The research focused on single-phase, multi-node AC microgrids. Therefore, the findings may not be directly applicable to three-phase, hybrid, or DC microgrid configurations.
It was assumed that the BESS units were already installed in the system. As such, issues related to sizing, placement, or investment costs were beyond the scope of this work.
The microgrid operation was assumed to comply with national standards regarding voltage limits and loading capacity, and potential violations or abnormal operating conditions were not addressed.
Simulations were carried out using MATLAB and sequential programming strategies, deliberately avoiding commercial tools.

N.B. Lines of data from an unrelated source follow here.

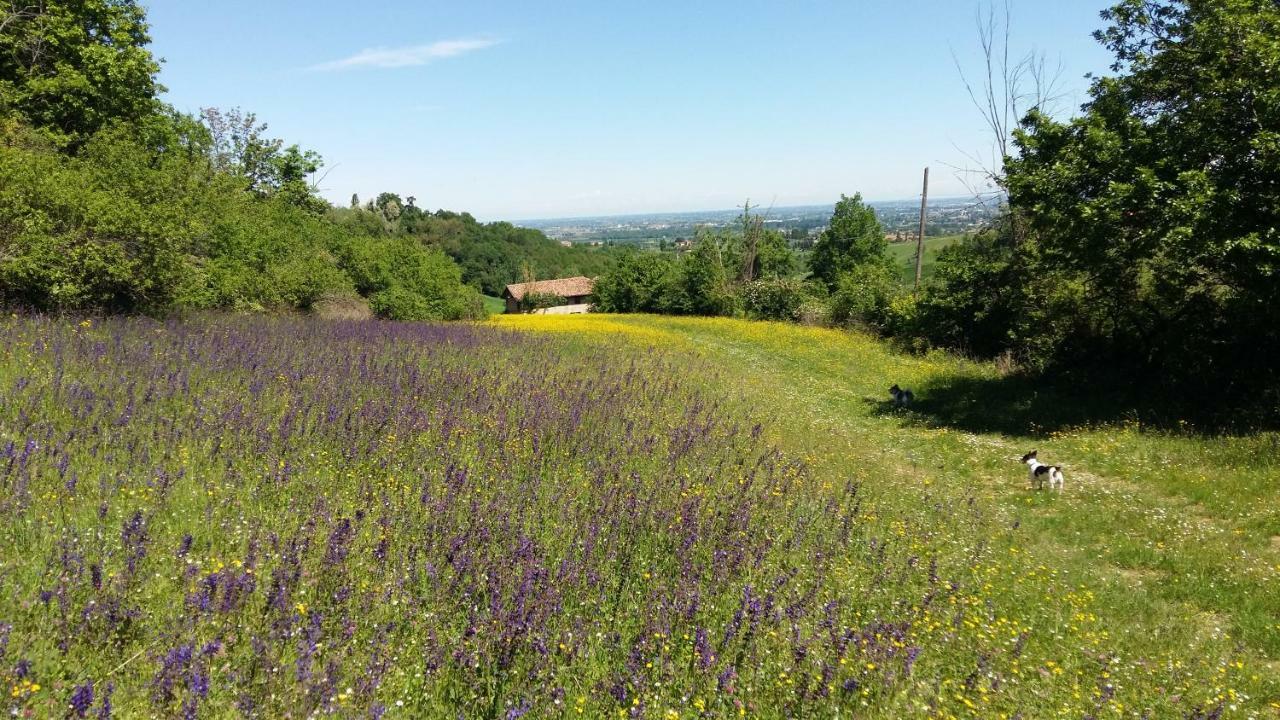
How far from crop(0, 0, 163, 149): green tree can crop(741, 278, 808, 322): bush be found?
32.9 metres

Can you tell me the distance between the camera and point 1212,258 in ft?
40.8

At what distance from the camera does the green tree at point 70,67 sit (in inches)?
824

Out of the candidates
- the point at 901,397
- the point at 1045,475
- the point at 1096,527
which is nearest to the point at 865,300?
the point at 901,397

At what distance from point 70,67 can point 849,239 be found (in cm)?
5871

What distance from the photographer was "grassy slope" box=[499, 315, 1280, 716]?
4797 mm

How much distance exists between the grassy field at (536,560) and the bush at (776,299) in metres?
30.5

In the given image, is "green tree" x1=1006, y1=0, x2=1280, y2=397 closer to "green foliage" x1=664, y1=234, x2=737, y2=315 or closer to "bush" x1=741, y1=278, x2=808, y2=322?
"bush" x1=741, y1=278, x2=808, y2=322

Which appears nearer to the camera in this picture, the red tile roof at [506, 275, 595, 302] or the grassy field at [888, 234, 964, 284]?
the grassy field at [888, 234, 964, 284]

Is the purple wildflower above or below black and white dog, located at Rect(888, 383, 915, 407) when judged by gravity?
above

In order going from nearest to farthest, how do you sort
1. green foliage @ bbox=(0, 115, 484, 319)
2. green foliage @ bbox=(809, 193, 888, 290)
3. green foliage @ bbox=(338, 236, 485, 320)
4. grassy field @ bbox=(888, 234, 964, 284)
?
green foliage @ bbox=(0, 115, 484, 319), green foliage @ bbox=(338, 236, 485, 320), grassy field @ bbox=(888, 234, 964, 284), green foliage @ bbox=(809, 193, 888, 290)

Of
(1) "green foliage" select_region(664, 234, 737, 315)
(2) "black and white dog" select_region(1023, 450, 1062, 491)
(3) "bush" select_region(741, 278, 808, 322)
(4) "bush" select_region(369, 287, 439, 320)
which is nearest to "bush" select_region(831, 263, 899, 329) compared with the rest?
(3) "bush" select_region(741, 278, 808, 322)

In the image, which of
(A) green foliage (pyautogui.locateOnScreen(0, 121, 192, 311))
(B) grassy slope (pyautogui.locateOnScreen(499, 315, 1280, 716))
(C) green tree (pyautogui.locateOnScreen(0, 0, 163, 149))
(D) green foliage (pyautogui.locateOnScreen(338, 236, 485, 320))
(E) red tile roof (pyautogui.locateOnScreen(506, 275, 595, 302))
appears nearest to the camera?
(B) grassy slope (pyautogui.locateOnScreen(499, 315, 1280, 716))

While this reduced implementation complexity and cost, it may limit the industrial applicability and scalability of the proposed solutions.
Optimization strategies were selected based on their reported performance in similar nonlinear problems. Although parameter tuning was applied, no exhaustive benchmarking against emerging or hybrid metaheuristic techniques was conducted.
These limitations provide avenues for future research, particularly regarding the inclusion of investment analysis, more diverse network topologies, and advanced solution methodologies.
8.2. Future Work
The following future research directions were identified:
Integration of reactive power management through BESSs installed in the AC MG, using power converters as a means of grid integration.
Implementation and evaluation of a BESS relocation strategy in the proposed AC MG, considering local generation and demand characteristics, as well as energy resource variability, to minimize active power losses and improve voltage profiles, with economic and environmental impacts.
Extend this framework to multi-day or seasonal horizons to analyze long-term operational patterns.
The model will be extended to include energy losses from both converters (DC-DC and AC-AC) and the battery itself, considering internal resistance and aging effects. Integrating these losses will enhance the model’s realism and applicability to real microgrid scenarios.
A current limitation of this study is the use of fixed average emission factors for each operating mode, which does not reflect the variability in generator efficiency or renewable resource availability. While this assumption follows common practices in the literature and facilitates fair comparison among optimization methods, it restricts the environmental accuracy of the analysis. Future versions of the model will incorporate variable emission rates based on generator output levels. This enhancement will enable more realistic environmental assessments and may significantly influence BESS operation strategies for carbon footprint reduction, increasing the applicability and robustness of the proposed methodology in real-world microgrid scenarios.
Future research will explore the integration of asynchronous distributed control approaches into the proposed optimization framework. These strategies would enable the system to better adapt to spatial and temporal variability in distributed generation, such as PV arrays subject to heterogeneous irradiance conditions. In this context, distributed control at the tertiary level can offer a more robust and scalable architecture for energy management in highly variable microgrid environments.
Another line of future work involves the incorporation of multi-stage operation and recovery strategies, particularly for handling transitions between grid-connected and islanded modes under uncertainty. This includes the development of systematic reconfiguration mechanisms, load prioritization schemes, and resilience-enhancing control logic. Higher-layer coordination will be considered as a means to provide fault recovery and service restoration capabilities.